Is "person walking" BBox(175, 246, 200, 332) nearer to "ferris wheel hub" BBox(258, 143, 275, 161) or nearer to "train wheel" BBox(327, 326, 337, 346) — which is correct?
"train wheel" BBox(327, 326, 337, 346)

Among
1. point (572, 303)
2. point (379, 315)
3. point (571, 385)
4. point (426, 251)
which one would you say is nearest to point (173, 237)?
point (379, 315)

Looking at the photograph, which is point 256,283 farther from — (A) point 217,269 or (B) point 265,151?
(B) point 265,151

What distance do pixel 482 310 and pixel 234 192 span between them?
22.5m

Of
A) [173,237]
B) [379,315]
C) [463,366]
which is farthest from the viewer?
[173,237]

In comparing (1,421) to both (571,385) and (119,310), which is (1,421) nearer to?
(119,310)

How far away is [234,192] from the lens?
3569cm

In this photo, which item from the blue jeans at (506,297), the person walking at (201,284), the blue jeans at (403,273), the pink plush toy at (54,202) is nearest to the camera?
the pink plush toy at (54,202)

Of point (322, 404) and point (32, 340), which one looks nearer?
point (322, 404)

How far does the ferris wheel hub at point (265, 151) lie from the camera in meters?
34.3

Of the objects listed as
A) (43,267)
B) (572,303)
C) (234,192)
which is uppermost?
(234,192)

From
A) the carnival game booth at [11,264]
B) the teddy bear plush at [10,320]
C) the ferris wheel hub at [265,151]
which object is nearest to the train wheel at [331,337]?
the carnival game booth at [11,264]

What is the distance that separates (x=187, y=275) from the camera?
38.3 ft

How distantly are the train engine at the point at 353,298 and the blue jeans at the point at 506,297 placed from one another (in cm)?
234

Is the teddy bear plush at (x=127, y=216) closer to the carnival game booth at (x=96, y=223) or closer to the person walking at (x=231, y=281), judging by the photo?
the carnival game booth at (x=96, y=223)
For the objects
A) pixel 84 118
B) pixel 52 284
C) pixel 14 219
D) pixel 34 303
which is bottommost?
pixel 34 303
• • • •
• **REQUIRED TASK**:
Copy out each line of the material above word for word.

• **CORRECT OUTPUT**:
Is "person walking" BBox(175, 246, 200, 332) nearer to "ferris wheel hub" BBox(258, 143, 275, 161) or nearer to "train wheel" BBox(327, 326, 337, 346) — which is correct?
"train wheel" BBox(327, 326, 337, 346)

Among
1. point (572, 303)
2. point (379, 315)
3. point (571, 385)
4. point (426, 251)
which one would you say is nearest to point (173, 237)?
point (379, 315)

Looking at the photograph, which is point 256,283 farther from — (A) point 217,269 or (B) point 265,151?
(B) point 265,151

What distance do pixel 482 310 and pixel 234 192 span between them?
22.5m

Of
A) [173,237]
B) [379,315]
C) [463,366]
which is farthest from the viewer?
[173,237]

In comparing (1,421) to both (571,385) and (119,310), which is (1,421) nearer to?
(119,310)

How far away is [234,192] from the lens?
3569cm

In this photo, which item from the blue jeans at (506,297), the person walking at (201,284), the blue jeans at (403,273), the pink plush toy at (54,202) is nearest to the camera?
the pink plush toy at (54,202)

Of point (322, 404) and point (32, 340), which one looks nearer?
point (322, 404)

How far does the ferris wheel hub at point (265, 151) lie from the camera in meters?
34.3

Of the objects listed as
A) (43,267)
B) (572,303)
C) (234,192)
which is uppermost?
(234,192)

From
A) the carnival game booth at [11,264]
B) the teddy bear plush at [10,320]
C) the ferris wheel hub at [265,151]
which object is nearest to the train wheel at [331,337]?
the carnival game booth at [11,264]

What is the distance that separates (x=187, y=275) from the camera?
38.3 ft

How distantly are the train engine at the point at 353,298 and the blue jeans at the point at 506,297 placed from one another (in cm)?
234

Is the teddy bear plush at (x=127, y=216) closer to the carnival game booth at (x=96, y=223) or closer to the person walking at (x=231, y=281), judging by the photo?
the carnival game booth at (x=96, y=223)
For the objects
A) pixel 84 118
B) pixel 52 284
C) pixel 14 219
D) pixel 34 303
which is bottommost?
pixel 34 303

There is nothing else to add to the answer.